Borland, who had a four-year contract worth nearly $3 million and a signing bonus of $617,436, said he had heard stories of former NFL players like Dave Duerson, Ray Easterling and Mike Weber who all faced serious health issues after their careers were over. One turning point for Borland might have been in training camp last summer, when he was fighting for a roster spot in the 49ers' group of linebackers, one of the top units in the league at that time.
Borland said he began to have misgivings during training camp. He said he sustained what he believed to be a concussion stuffing a running play but played through it, in part because he was trying to make the team. "I just thought to myself, 'What am I doing? Is this how I'm going to live my adult life, banging my head, especially with what I've learned and knew about the dangers?'"
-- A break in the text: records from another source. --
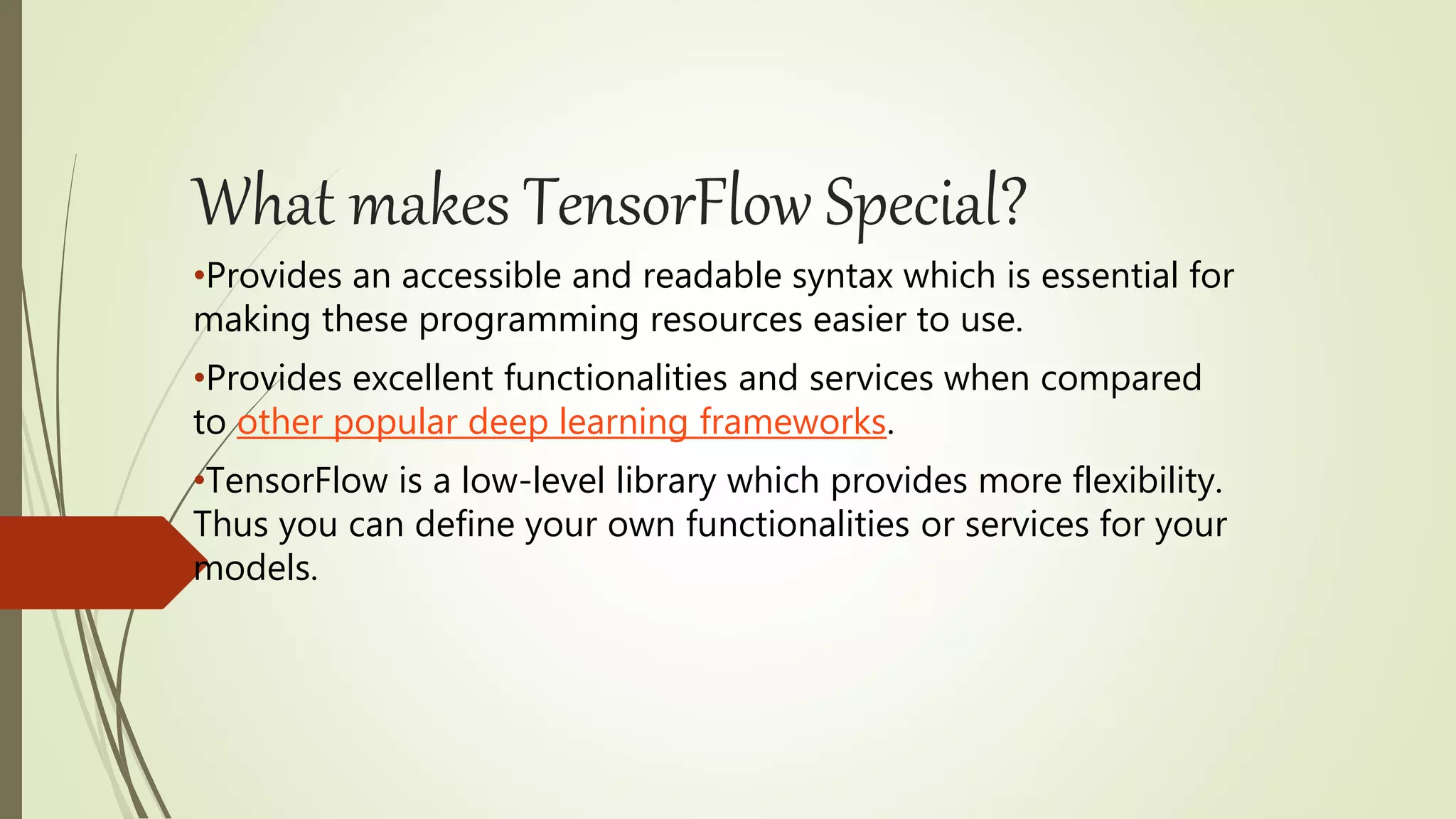 What makes TensorFlow Special?

•Provides an accessible and readable syntax which is essential for making these programming resources easier to use.

•Provides excellent functionalities and services when compared to other popular deep learning frameworks.

•TensorFlow is a low-level library which provides more flexibility. Thus you can define your own functionalities or services for your models.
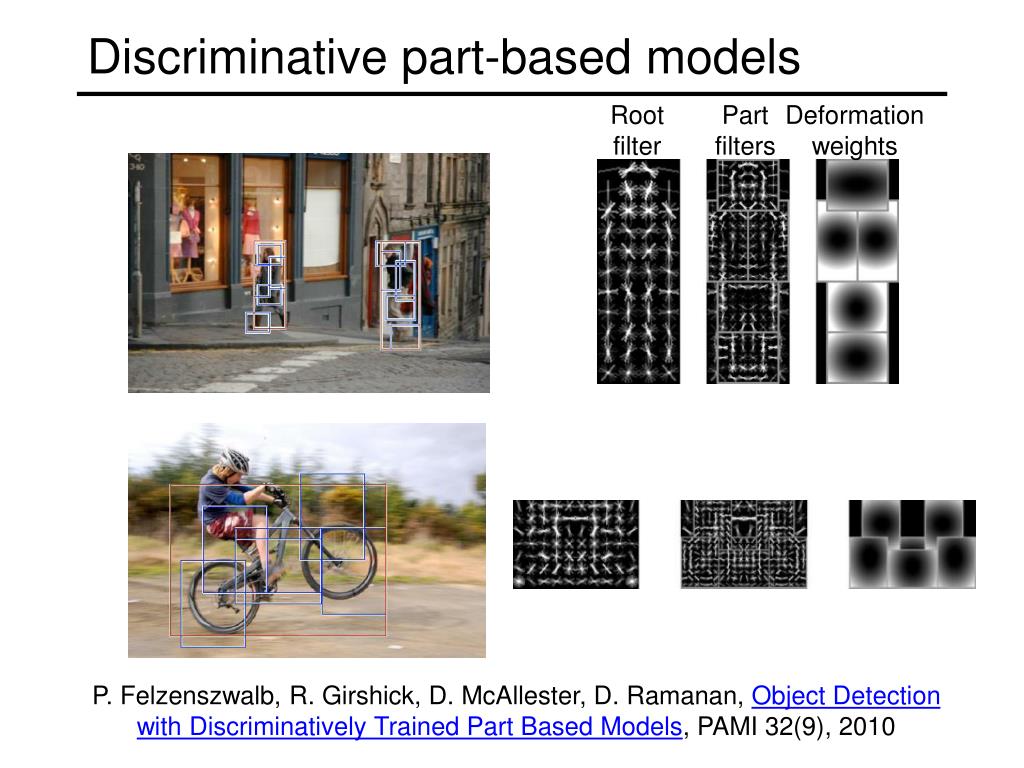 Discriminative part-based models

Root filter

Part filters

Deformation weights

P. Felzenszwalb, R. Girshick, D. McAllester, D. Ramanan, Object Detection with Discriminatively Trained Part Based Models, PAMI 32(9), 2010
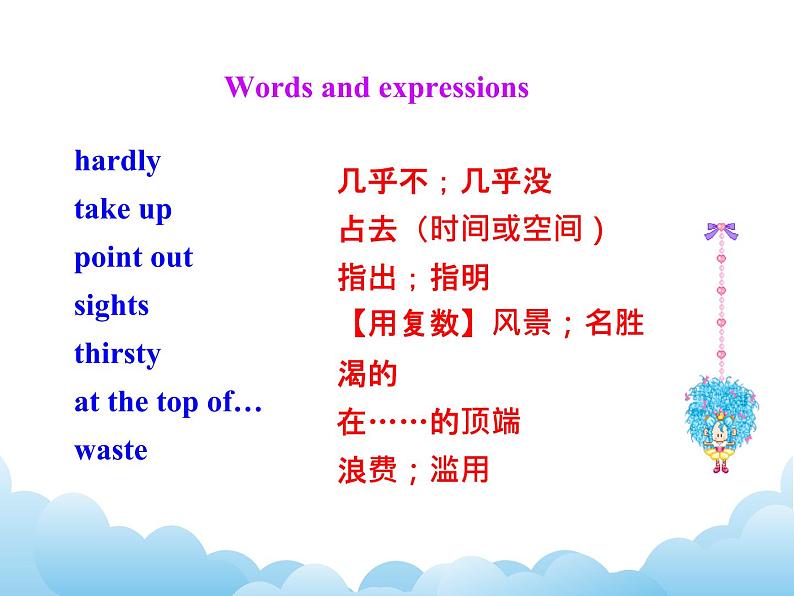 Words and expressions

hardly
take up
point out
sights
thirsty
at the top of…
waste

几乎不；几乎没
占去（时间或空间）
指出；指明
【用复数】风景；名胜
渴的
在……的顶端
浪费；滥用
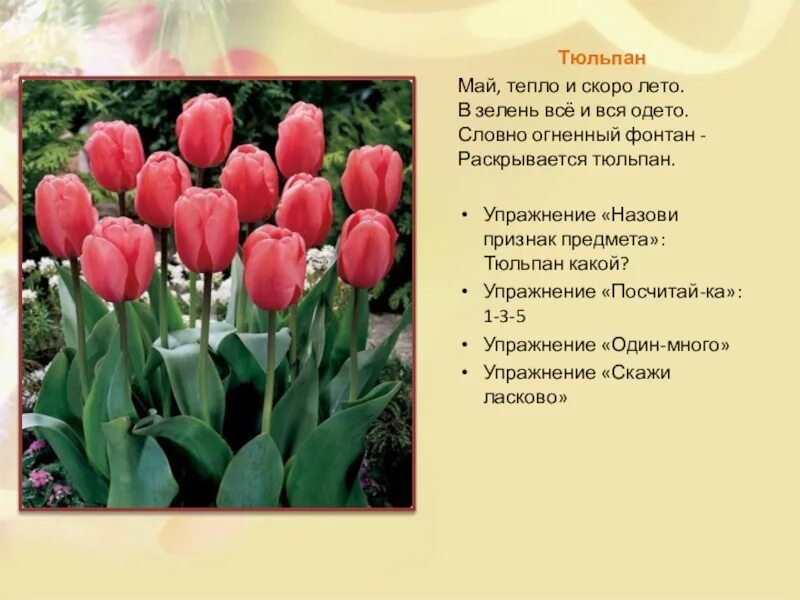 Тюльпан

Май, тепло и скоро лето.
В зелень всё и вся одето.
Словно огненный фонтан -
Раскрывается тюльпан.

• Упражнение «Назови признак предмета»: Тюльпан какой?
• Упражнение «Посчитай-ка»: 1-3-5
• Упражнение «Один-много»
• Упражнение «Скажи ласково»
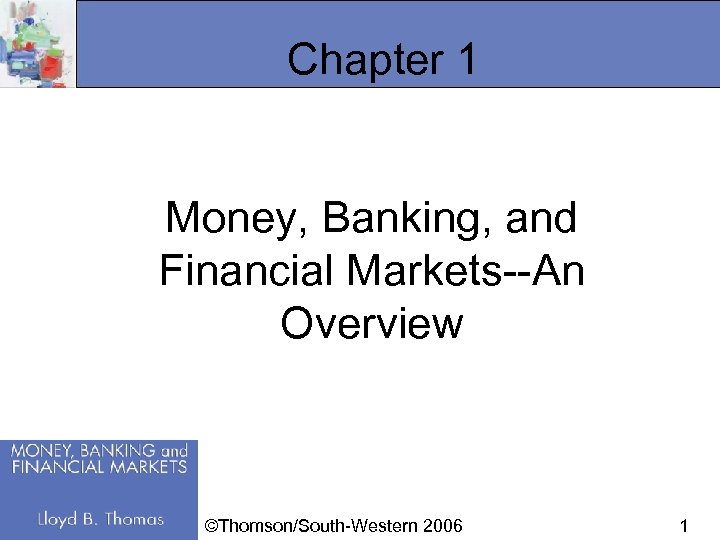 Chapter 1

Money, Banking, and Financial Markets--An Overview

MONEY, BANKING and FINANCIAL MARKETS

Lloyd B. Thomas

©Thomson/South-Western 2006

1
He said the issue "gathered steam" as the season progressed. Before the fourth game of the pre-season, at Houston, he wrote a letter to his parents, informing them that he thought that his career in the NFL would be brief because of his concerns about the potential long-term effects of the head injuries.
The full OTL is certainly worth a full read. This is news stunning—a player who received one vote for NFL Defensive Rookie of the Year after a college career that saw him become an All-American and Big Ten Defensive Player of the Year before leaving Wisconsin sixth in school history in total tackles—but if there's a silver lining to be had, it's that Borland gets to leave on his own terms.
Borland earned a bachelor's degree in history at UW, and told OTL he has plans to return to school and potentially begin a career in sports management.
Borland's retirement also calls to mind John Moffitt, the former All-American Wisconsin offensive lineman who was a third-round pick of the Seattle Seahawks in 2011. Moffitt appeared in 17 games over two seasons with the Seahawks, was suspended four games in December 2011 for violating the NFL's policy on performance-enhancing substances. In August 2013, he was traded to the Denver Broncos before retiring that November. His decision sparked national attention, and a November 2014 feature by The New York Times detailed his "rocky transition" to post-NFL life.
It's natural to feel sad for Borland, but at least it can be said that he's leaving football on his own terms. If his future does indeed include a return to school—UW or elsewhere—or anything similar, it feels safe to say Borland will find success quite naturally.